From the stricken look on Jaysen’s face, his own Felar had given him the same information.

“Gods!”
Savil snatched her cloak from the chair beside her bed and ran out in her bare feet, through the common room, and headed for the door of Vanyel’s room, Jaysen breathing down her neck.

She hit the garden door at a dead run, and it was a damned good thing that it wasn’t locked, because if it had been, she’d have broken it off the hinges. The cold of the night slapped her in the face like an impious hand;
that
stopped her for a moment, but
only
a moment. In the next instant Felar and Kellan pounded up at a gallop. Felar skidded around in a tight pivot, presenting his hindquarters to his Chosen, who leapfrogged up into his seat with an acrobatic skill that would have had Savil muttering about “show-offs” had the situation been less precarious. Instead, she waited for Kellan to come to a dead halt, and clambered onto her back anyhow, her bedgown rucked up around her legs. Kellan launched herself into a full, frantic gallop as Savil clung on as best she could.

Now Savil was a breath behind Jaysen, as the young Seneschal’s Herald led the way across the nearest bridge and up the Field to the Temple of the Grove. Nor were they the only two summoned by the frantic screaming, mind and voice, of Yfandes. Heralds and trainees were boiling out of the Palace like aroused fire ants, rendezvousing with their Companions, and heading across the river at breakneck speed.

But Jaysen and Savil were the first two on the scene; it was their dubious privilege to see Yfandes trying to batter down the solid bronze door of the Temple single-handedly, and not budging it by so much as a thumbs’-breadth. Her hooves were screeching across the metal, leaving showers of sparks in their wake, and her anguished screams were far too like a human’s for comfort.

Jaysen vaulted off Felar’s back and hit the ground at a run, ducking fearlessly under Yfandes’ flying hooves to make a trial of the door himself.

“It’s locked from the inside,” he shouted unnecessarily, as Savil slid from Kellan’s back to limp to his side. He put his shoulder against the door, and rammed it, with no more luck than Yfandes had had.

“Vanyel!” Savil put her mouth up against the crack between door and frame, and shouted through it. “Van, lad, let us in!”

She put her ear to the crack and listened, but heard nothing.
:Kellan
-
:

:Yfandes says he’s still alive, but unconscious and weakening
,: came the grim reply, as Yfandes danced in place, her sapphire eyes gone nearly black with anguish.

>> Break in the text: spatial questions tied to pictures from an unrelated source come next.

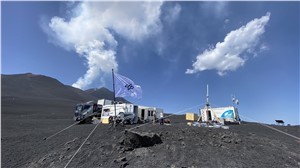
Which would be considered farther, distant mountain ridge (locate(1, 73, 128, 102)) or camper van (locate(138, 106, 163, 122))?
distant mountain ridge (locate(1, 73, 128, 102))

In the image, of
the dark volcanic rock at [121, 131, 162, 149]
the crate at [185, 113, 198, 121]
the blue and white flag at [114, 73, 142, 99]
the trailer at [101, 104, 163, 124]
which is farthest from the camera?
the crate at [185, 113, 198, 121]

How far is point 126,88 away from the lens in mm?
13469

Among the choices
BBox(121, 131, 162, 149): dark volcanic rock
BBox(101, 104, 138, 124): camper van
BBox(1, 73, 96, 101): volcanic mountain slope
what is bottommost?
BBox(121, 131, 162, 149): dark volcanic rock

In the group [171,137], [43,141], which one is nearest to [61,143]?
[43,141]

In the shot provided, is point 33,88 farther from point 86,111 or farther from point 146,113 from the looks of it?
point 146,113

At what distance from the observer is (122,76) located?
1362 cm

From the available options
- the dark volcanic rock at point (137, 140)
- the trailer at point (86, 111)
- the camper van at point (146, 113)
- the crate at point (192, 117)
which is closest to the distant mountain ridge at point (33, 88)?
the trailer at point (86, 111)

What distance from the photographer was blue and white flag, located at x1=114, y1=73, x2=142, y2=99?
13394 millimetres

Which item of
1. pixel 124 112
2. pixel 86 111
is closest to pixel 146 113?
pixel 124 112

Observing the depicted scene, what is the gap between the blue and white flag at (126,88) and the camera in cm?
1339

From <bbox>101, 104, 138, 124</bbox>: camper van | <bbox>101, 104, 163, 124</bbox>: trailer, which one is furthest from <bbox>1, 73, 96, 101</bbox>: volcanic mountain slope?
<bbox>101, 104, 163, 124</bbox>: trailer

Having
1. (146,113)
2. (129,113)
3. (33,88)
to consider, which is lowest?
(129,113)

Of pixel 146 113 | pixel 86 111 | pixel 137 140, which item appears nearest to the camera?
pixel 137 140

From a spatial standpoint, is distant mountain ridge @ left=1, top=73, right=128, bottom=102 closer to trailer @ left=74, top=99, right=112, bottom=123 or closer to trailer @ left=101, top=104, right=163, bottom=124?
trailer @ left=74, top=99, right=112, bottom=123
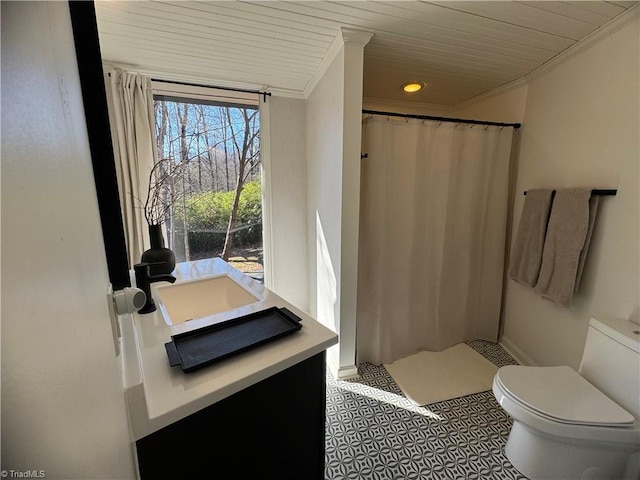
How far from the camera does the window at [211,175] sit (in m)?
2.29

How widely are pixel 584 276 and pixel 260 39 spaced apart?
247 centimetres

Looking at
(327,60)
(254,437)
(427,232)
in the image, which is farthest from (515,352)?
(327,60)

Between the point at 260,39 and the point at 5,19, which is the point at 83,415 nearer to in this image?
the point at 5,19

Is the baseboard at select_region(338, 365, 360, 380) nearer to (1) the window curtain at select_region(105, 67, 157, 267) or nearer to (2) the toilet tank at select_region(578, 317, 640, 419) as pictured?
(2) the toilet tank at select_region(578, 317, 640, 419)

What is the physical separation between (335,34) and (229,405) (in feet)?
6.25

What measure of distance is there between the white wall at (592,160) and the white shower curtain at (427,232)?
0.29m

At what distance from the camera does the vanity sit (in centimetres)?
70

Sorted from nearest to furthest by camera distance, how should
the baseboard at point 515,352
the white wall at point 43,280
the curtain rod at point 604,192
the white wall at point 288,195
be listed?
the white wall at point 43,280 < the curtain rod at point 604,192 < the baseboard at point 515,352 < the white wall at point 288,195

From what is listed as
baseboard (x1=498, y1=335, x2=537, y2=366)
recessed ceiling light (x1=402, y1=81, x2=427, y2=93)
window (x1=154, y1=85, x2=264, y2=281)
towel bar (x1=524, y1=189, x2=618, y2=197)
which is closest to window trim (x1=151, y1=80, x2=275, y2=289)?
window (x1=154, y1=85, x2=264, y2=281)

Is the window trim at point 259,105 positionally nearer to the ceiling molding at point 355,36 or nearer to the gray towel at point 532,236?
the ceiling molding at point 355,36

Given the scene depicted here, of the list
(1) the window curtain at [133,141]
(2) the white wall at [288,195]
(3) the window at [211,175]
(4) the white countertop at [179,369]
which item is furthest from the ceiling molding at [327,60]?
(4) the white countertop at [179,369]

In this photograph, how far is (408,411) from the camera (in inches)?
68.1

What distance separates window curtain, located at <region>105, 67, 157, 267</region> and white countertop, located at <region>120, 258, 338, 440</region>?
128cm

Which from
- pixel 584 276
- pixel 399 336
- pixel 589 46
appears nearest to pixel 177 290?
pixel 399 336
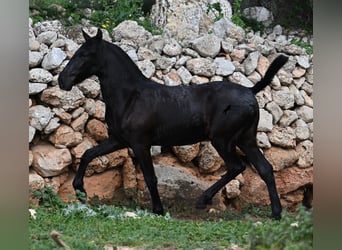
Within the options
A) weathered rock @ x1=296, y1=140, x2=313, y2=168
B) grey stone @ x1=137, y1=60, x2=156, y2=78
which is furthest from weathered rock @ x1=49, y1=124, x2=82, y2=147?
weathered rock @ x1=296, y1=140, x2=313, y2=168

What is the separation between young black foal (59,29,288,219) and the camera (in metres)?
5.47

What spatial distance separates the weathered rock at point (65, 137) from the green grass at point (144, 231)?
798 millimetres

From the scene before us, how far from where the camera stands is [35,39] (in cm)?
646

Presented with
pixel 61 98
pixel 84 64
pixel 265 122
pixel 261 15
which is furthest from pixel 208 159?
pixel 261 15

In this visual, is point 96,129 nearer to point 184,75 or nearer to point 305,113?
point 184,75

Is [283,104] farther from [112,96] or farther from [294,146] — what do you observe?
[112,96]

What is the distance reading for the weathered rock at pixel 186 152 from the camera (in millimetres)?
6496

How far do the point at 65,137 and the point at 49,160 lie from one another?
28 cm

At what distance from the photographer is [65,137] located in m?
6.19

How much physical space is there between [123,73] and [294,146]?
2.22 metres

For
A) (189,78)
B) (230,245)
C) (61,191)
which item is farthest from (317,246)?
(189,78)

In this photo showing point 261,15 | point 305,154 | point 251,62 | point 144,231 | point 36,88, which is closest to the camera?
point 144,231

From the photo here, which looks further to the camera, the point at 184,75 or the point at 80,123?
the point at 184,75

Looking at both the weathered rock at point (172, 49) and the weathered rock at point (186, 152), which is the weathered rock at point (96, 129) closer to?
the weathered rock at point (186, 152)
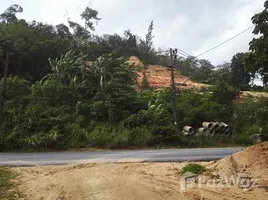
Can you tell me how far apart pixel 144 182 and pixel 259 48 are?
515cm

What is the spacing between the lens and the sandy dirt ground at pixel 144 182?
7.27 meters

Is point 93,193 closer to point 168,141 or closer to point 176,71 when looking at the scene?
point 168,141

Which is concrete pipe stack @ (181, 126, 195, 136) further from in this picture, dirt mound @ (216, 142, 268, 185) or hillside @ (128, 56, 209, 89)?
hillside @ (128, 56, 209, 89)

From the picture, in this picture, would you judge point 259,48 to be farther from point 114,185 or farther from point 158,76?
point 158,76

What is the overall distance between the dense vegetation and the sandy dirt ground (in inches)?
413

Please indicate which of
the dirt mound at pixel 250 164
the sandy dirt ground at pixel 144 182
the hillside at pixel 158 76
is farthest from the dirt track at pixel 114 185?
the hillside at pixel 158 76

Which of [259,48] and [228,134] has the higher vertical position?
[259,48]

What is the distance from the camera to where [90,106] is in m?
25.9

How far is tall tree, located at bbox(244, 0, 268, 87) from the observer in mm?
9992

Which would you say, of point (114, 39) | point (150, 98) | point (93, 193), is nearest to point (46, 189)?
point (93, 193)

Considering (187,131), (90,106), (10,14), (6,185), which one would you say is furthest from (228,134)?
(10,14)

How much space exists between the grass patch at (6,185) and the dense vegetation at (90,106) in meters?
9.54

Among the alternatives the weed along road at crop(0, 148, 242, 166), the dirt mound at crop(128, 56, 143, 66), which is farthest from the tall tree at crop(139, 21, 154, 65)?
the weed along road at crop(0, 148, 242, 166)

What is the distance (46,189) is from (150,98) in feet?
72.8
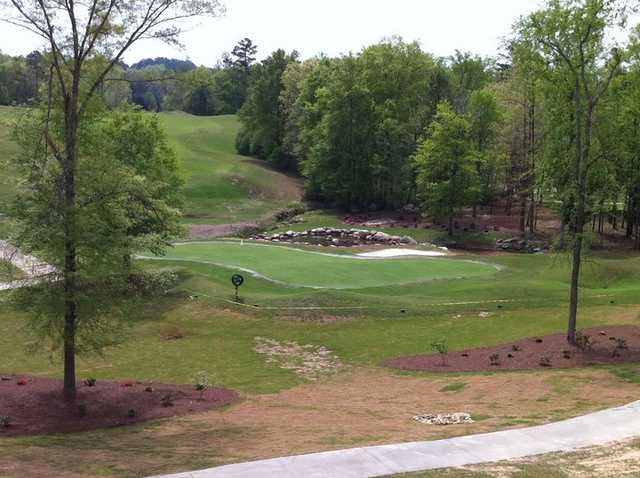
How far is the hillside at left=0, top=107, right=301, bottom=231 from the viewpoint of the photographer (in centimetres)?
7650

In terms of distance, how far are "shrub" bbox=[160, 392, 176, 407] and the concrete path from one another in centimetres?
846

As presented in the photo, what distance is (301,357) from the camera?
92.6ft

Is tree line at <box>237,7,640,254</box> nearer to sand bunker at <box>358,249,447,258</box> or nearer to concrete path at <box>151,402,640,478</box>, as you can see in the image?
sand bunker at <box>358,249,447,258</box>

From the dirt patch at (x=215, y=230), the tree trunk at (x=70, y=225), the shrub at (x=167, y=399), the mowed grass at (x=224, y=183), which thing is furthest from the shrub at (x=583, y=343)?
the mowed grass at (x=224, y=183)

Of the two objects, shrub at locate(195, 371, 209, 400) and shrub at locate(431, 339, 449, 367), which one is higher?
shrub at locate(431, 339, 449, 367)

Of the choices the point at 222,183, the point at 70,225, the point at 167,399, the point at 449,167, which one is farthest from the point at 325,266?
the point at 222,183

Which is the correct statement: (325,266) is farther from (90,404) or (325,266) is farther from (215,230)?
(215,230)

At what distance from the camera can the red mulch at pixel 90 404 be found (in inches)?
760

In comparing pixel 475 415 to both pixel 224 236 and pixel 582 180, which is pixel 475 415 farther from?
pixel 224 236

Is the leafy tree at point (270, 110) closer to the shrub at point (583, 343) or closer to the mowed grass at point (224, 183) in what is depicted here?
the mowed grass at point (224, 183)

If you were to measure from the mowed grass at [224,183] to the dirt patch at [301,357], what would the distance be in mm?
41885

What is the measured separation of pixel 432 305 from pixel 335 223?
35182mm

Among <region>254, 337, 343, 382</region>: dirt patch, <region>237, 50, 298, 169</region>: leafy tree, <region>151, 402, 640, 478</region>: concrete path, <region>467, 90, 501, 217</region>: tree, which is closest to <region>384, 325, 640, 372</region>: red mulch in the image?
<region>254, 337, 343, 382</region>: dirt patch

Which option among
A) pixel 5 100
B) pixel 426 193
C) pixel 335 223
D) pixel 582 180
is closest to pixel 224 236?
pixel 335 223
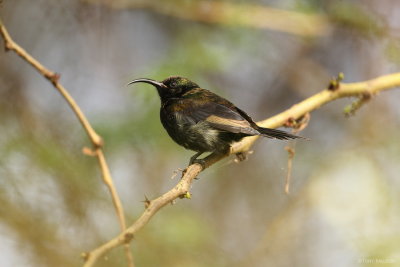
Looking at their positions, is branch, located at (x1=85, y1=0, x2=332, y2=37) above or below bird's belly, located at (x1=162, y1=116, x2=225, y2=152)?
above

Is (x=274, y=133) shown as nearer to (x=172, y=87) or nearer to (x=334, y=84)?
(x=334, y=84)

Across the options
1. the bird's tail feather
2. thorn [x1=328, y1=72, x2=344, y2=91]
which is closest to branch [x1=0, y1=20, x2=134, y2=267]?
the bird's tail feather

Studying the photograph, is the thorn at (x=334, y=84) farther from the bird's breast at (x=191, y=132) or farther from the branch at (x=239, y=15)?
the branch at (x=239, y=15)

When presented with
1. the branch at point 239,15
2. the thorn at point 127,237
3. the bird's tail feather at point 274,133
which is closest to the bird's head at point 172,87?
the bird's tail feather at point 274,133

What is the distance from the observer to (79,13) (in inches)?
215

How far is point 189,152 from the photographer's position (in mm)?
5703

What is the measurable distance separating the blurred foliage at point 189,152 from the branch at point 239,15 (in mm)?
21

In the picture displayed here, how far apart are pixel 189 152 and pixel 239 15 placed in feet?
4.69

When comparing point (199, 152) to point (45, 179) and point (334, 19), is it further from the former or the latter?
point (334, 19)

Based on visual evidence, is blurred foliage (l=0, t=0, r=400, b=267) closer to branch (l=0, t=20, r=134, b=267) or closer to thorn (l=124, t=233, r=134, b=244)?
branch (l=0, t=20, r=134, b=267)

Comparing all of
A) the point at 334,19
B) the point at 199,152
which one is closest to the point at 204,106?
the point at 199,152

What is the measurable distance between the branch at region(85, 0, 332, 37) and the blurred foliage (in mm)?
21

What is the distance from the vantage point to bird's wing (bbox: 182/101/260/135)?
359 cm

“Somebody get me a mage-light on that damned tower!’’

It was Mardic; he had his hands on Donni’s shoulders and was staring up at the tower. Donni was holding a crossbow with a bulky missile cocked and ready.

Savil responded first, running far enough back from the door that she could see the top of the Belltower. It was glowing faintly, but obviously too faintly for Donni to make out a target. Savil raised her hands, and sent up such a burst of power that the entire top of the tower flowered with light.

While Mardic closed his eyes and scowled in concentration, Donni raised the crossbow, squinted carefully along it, and fired.

The oddly-shaped arrow flew strangely, and slowly, trailing something light colored behind it - and in a moment, Savil realized why and what it was. Donni had been a bright little apprentice-thief when she’d been Chosen; this was a grapnel-arrow, meant to carry a light, but strong line through an open window and catch on the sill. Mardic had a very weak, but usable Fetching-Gift; he had invoked it to help the arrow carry something heavier than a light line. A climbing-rope.